How to grow tomatoes free of cracking

Irrigating regularly

You should always stick to a routine when it comes to irrigating your tomato plants. This means you have to keep a strict irrigating interval let’s say every 3 days for instance and maintain a constant depth of water only increasing it as the crop matures or when the weather gets too hot and evaporation is high.

growing crack free tomatoes drip irrigation

If you always let the soil get too dry and then flood the soil at one go, that sudden change in water uptake will cause the fruit to crack. This will happen because the inside of your tomato’s fruit is expanded faster than the skin.

During high temperatures, your soil will dry up quicker than at other times. You should adjust your irrigation practice during such times to ensure all the crops get adequate water. The last thing you want for your tomatoes is to get continuously exposed to these moisture extremes that will lead to fruit splitting.

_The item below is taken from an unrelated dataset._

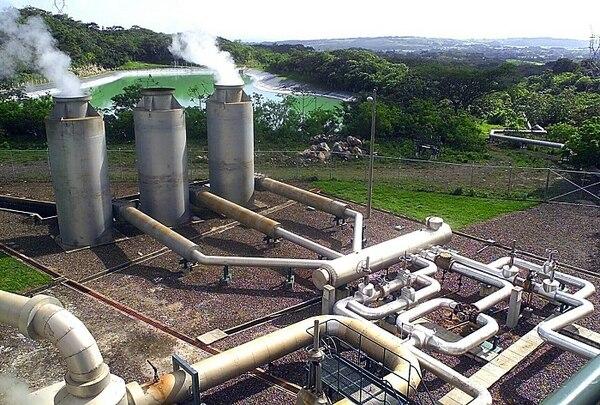 Costa Rica tiene en La Fortuna, Bagaces, el proyecto de generación geotérmico de Miravalles. Se genera electricidad con el uso de gas natural.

Read more: How often should you water tomato plants.

Overhead irrigation to prevent cracks

Another tip to reduce fruit cracking in tomatoes is to use overhead irrigation. Here, water is sprayed on the plants and fruits. The result is a cooling effect. During hot weather, fruits can use some help cooling. It increases the odds of having crack-free tomatoes.

Mulching for crack-free tomatoes

growing crack free tomatoes mulching

When you mulch, you cover the soil around the plant and reduce the rate of evaporation. When evaporation is low, the moisture in the soil will be available to the plants for longer.  Your tomatoes will not undergo the stress of the soil becoming too dry over a short period of time and reduce the risk of fruit splitting.

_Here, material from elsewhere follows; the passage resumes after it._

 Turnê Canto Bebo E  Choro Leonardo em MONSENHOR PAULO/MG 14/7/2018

Monitor the nutrients and calcium in the fertilizer

Fruit cracking in tomatoes due to deficiency of calcium. Calcium is good for fruit development. It helps the fruit develop tough skin which reduces cracking and splitting. Also, avoiding fertilizers with high levels of phosphorus. Especially when the soil has phosphorus in abundance.

You can test the soil to determine soil phosphoric concentrations. Too much phosphorus is bad. As are most of the plant nutrients when used in excess. But too much phosphorus will cause the tomato fruits to become big too fast and split.

Picking tomatoes early

Letting your tomatoes ripen all the way while still on the plant may increase the chances of the fruit splitting. It is better if you pick them early before they turn ripe to avoid such a risk. Ripe tomatoes are red. The color change begins from yellow to slightly pink and then red. You want to pick them around the slightly pink stage when they are close to ripening. Your tomatoes will continue to ripen even after they are taken away from the vine.

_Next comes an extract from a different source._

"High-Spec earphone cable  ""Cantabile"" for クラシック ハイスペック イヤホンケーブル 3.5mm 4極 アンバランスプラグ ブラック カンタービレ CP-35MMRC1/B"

Enemies of growing crack-free tomatoes

There are various factors known to contribute to fruit cracking such as high humidity, irregular watering, and calcium levels temperature, and water uptake.

Irrigation practices are at the backbone of how all these factors end up causing fruit splitting. Fruit splitting has also been attributed to the genetics in some tomatoes as well as standing water on the fruit.

Fruit cracking or splitting can present itself as a small split to gulley-sized (pun-intended) skin cracks running down the side of your fruit. It is important to investigate your cultural practices because water management, available light, and the rate of fruit development rely heavily on your management practices which make up that culture.

For greenhouse owners, increased lighting which leads to increased fruit growth may occur when you change the greenhouse plastic and when you top-dress to increase fruit size. Therefore, when you streamline the following factors in your tomato management practice, you will find yourself growing crack-free tomatoes all year.

What can you do with the split tomatoes?

Once your tomatoes are cracked or split, it will be hard to sell them because you get a lot of competition from other blemish-free tomatoes at the market. However, you can offer them at a discount on the market.

You can also use them with salads and for cooking at home because they are still fresh. You can also use them to make tomato jams, sauces, and ketchup which you can sell for an even higher price to your customers.

Another idea is to sell them to livestock farmers such as pigs and chickens who love eating tomatoes or feed them to their own livestock at home.